Tree and Graph Algorithm Conceptual Questions

A Tree's Take on Graphs

Your friend at Stanford has made some statements about graphs, but you believe they are all false. Provide counterexamples to each of the statements below:

"Every graph has one unique MST."
"No matter what heuristic you use, A* search will always find the correct shortest path."
"If you add a constant factor to each edge in a graph, Dijkstra's algorithm will return the same shortest paths tree."

Minimum Spanning Trees

Minimalist Moles

Mindy the mole wants to dig a network of tunnels connecting all of their secret hideouts. There are a set few paths between the secret hideouts that Mindy can choose to possibly include in their tunnel system, shown below. However, some portions of the ground are harder to dig than others, and Mindy wants to do as little work as possible. In the diagram below, the numbers next to the paths correspond to how hard that path is to dig for Mindy.

A graph with 6 vertices, labeled A-F. It has weighted edges, listed as follows:
(A,B)=4. (A,C)=1. (B,C)=7. (C, D)=5. (C,E)=0. (C, F)=3. (D,E)=6. (E,F)=2

How can Mindy figure out a tunnel system to connect their secret hideouts while doing minimal work?

Extra: Find a valid MST for the graph above using Kruskal's algorithm, then Prims. For Prim's algorithm, take A as the start node. In both cases, if there is ever a tie, choose the edge that connects two nodes with lower alphabetical order.

Extra: Are the above MSTs different or the same? Is there a different tie-breaking scheme that would change your answer?

Shortest Paths Algorithms

The Shortest Path To Your Heart

For the graph below, let g(u, v) be the weight of the edge between any nodes u and v. Let h(u, v) be the value returned by the heuristic for any nodes u and v.

A graph, consisting of 7 vertices with labels A-G. It contains weighted edges,
listed as follows: (A, B) = 1. (B, C) = 3. (C, F) = 2. (C, G) = 4. (F, G) = 1. (A, D) = 2. (D, E) = 3. (E, G) = 4. (A, E) = 7

Below, the pseudocode for Dijkstra's and A* are both shown for your reference throughout the problem.
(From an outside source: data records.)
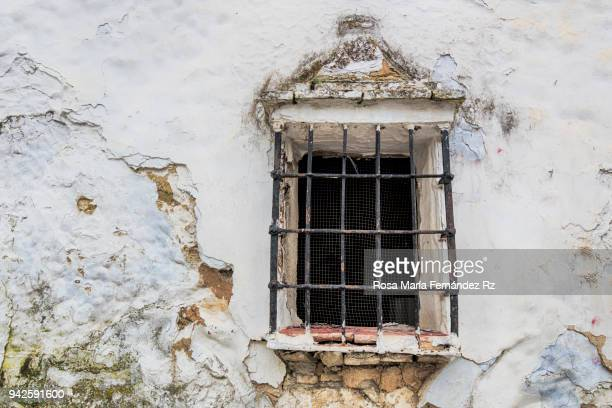 Old window of an abandoned house in the countryside, with a rusty grille, Andalusia, Spain.
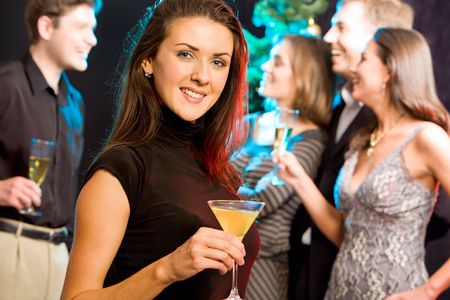 Attractive woman enjoying a cocktail while a party photo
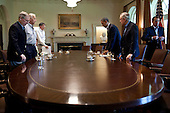United States President Barack Obama and Vice President Joe Biden meet with Congressional leaders in the Cabinet Room of the White House to discuss ongoing efforts to find a balanced approach to the debt limit and deficit reduction, Saturday, July 23, 2011. Pictured, from left, are: U.S. Senate Minority Leader Mitch McConnell (Republican of Kentucky), U.S. House Minority Leader Nancy Pelosi (Democrat of California), OMB Director Jack Lew, U.S. Senate Democratic leader Harry Reid (Democrat of Nevada), and U.S. House Speaker John Boehner (Republican of Ohio). .Mandatory Credit: Pete Souza - White House via CNP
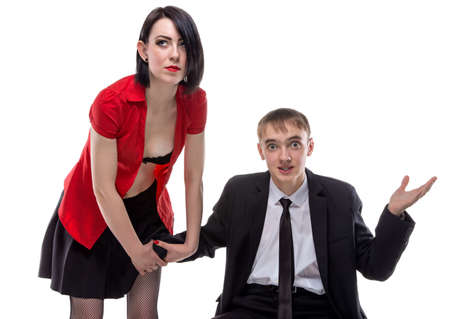 Woman and man sitting with his hand under skirt. Isolated photo of people with white background.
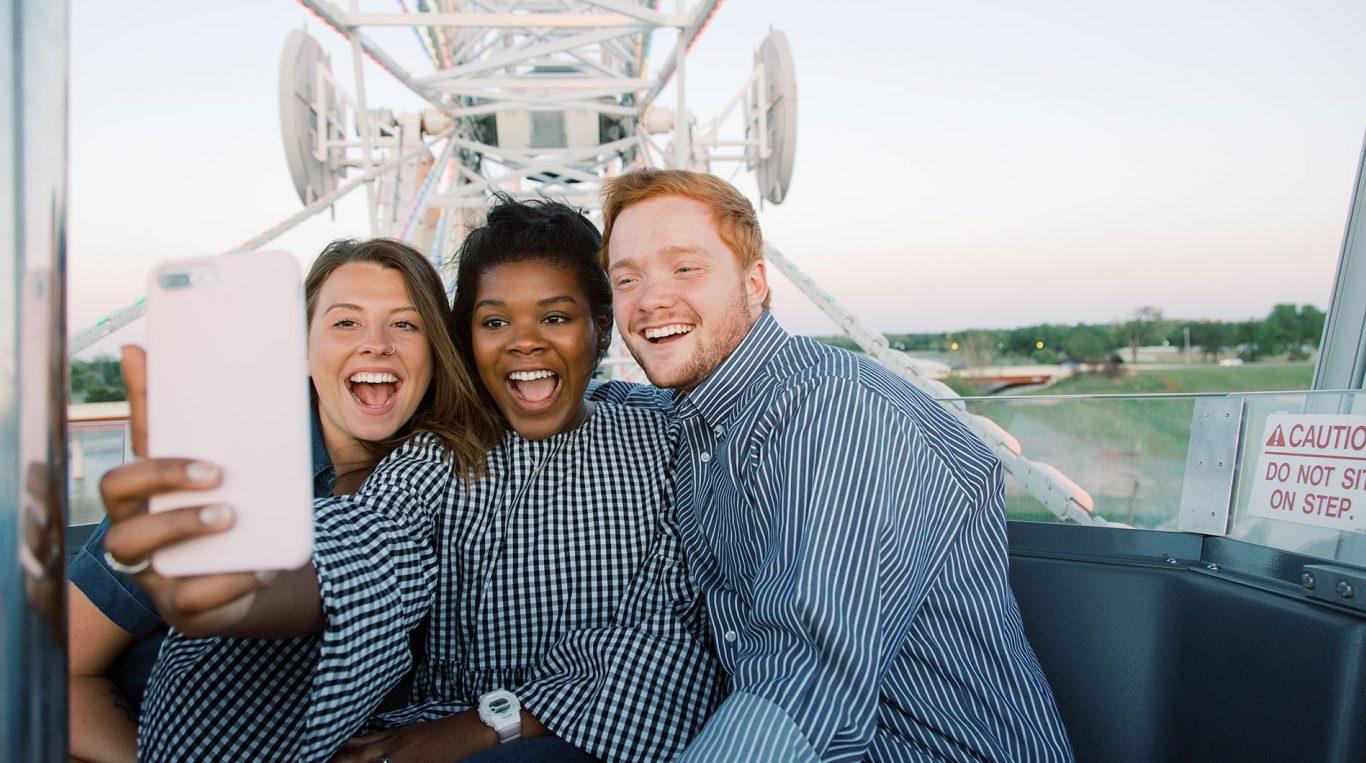 OC tudents taking a selfie on the Wheeler Ferris Wheel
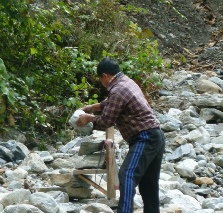 Loading stones from the river bed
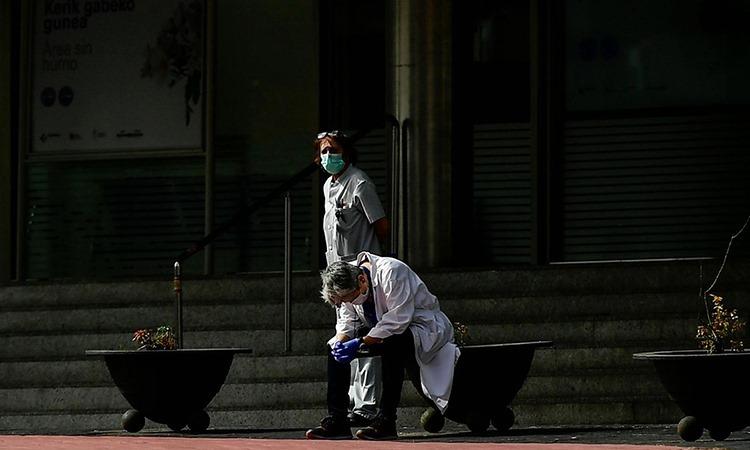 Nhân viên y tế ngồi bên ngoài Bệnh viện Txagorritxu, thành phố Vitoria, Tây Ban Nha hôm 20/3. Ảnh: AP.
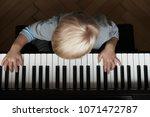 little boy's hands on keyboard  ... | Shutterstock . vector #1071472787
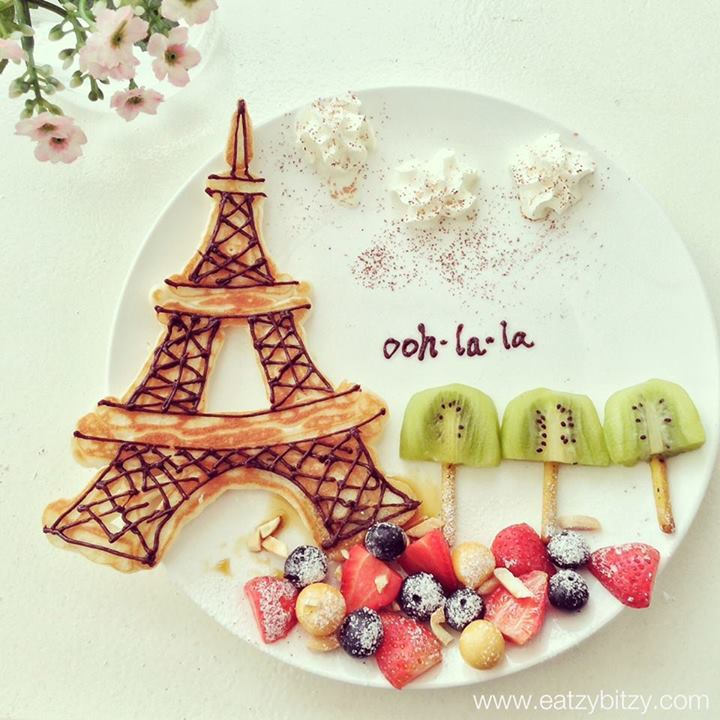 J'adore Paris.   With Love, Leesamantha - created June 2013 Instagram @leesamantha  Ingredients: 1. Eiffel Tower made of pancakes.  - Pancake batter in the squeeze bottle to draw the shape. - Nutella or Choc fudge for details.   2. Clouds - Whipped cream    3. Trees - Kiwi - Veggie sticks  4. Landscape - Fruits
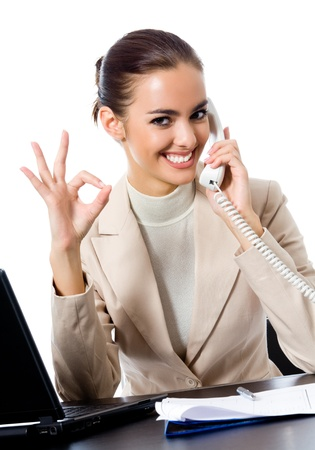 business woman phone: Business woman with phone showing thumbs up sign, at office, isolated over white background Stock Photo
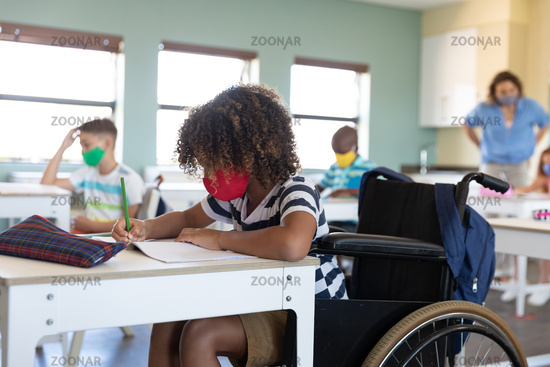 Disable boy wearing face mask writing while sitting on his wheelchair in class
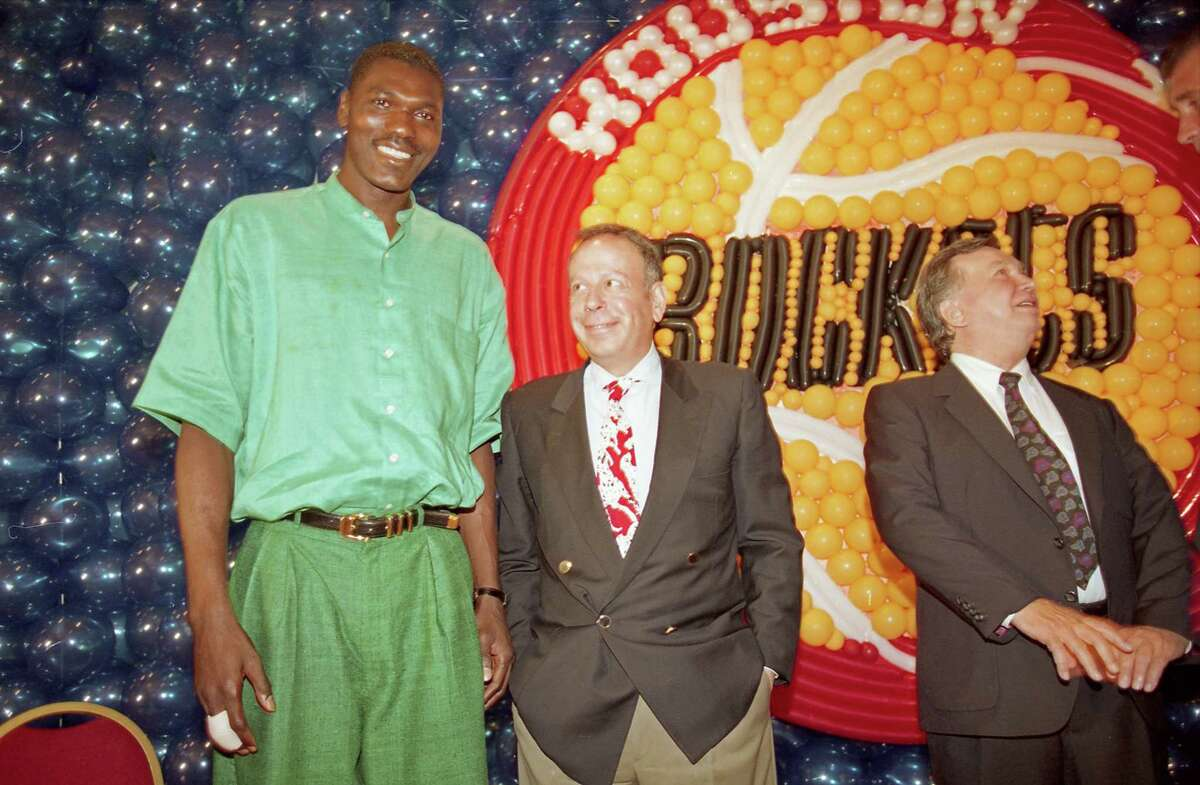 07/30/1993 - Houston Rockets center Hakeem with new Rockets owner Leslie Alexander at press conference announcing completion of the sale. Previous Rockets owner Charlie Thomas is at right.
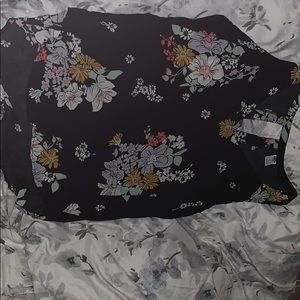 Floral tank top , with oval shaped open back.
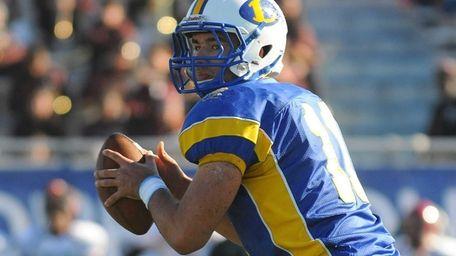 Lawrence quarterback Joe Capobianco drops back to pass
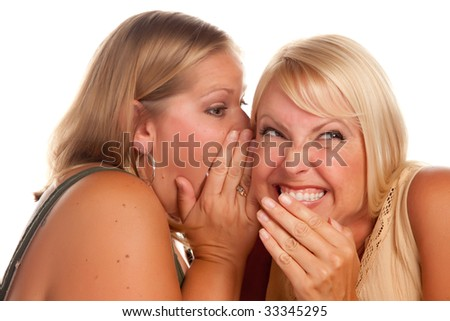 Two Blonde Woman Whispering Secrets Isolated on a White Background.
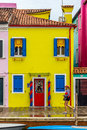 A yellow fisherman house in burano venice girl dressed as gondoliere walks front of Royalty Free Stock Photography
function dijkstrasAlgorithm:
  PQ = new PriorityQueue()
  PQ.add(A, 0)
  PQ.add(v, infinity) # (all nodes except A).

  distTo = {} # map
  distTo[A] = 0
  distTo[v] = infinity # (all nodes except A).

  while (not PQ.isEmpty()):
    popNode, popPriority = PQ.pop()
    for child in popNode.children:
      if PQ.contains(child):
        potentialDist = distTo[popNode] + edgeWeight(popNode, child)
        if potentialDist < distTo[child]:
          distTo.put(child, potentialDist)
          PQ.changePriority(child, potentialDist)

function aStarSearch:
  PQ = new PriorityQueue()
  PQ.add(A, h(A))
  PQ.add(v, infinity) # (all nodes except A).

  distTo = {} # map
  distTo[A] = 0
  distTo[v] = infinity # (all nodes except A).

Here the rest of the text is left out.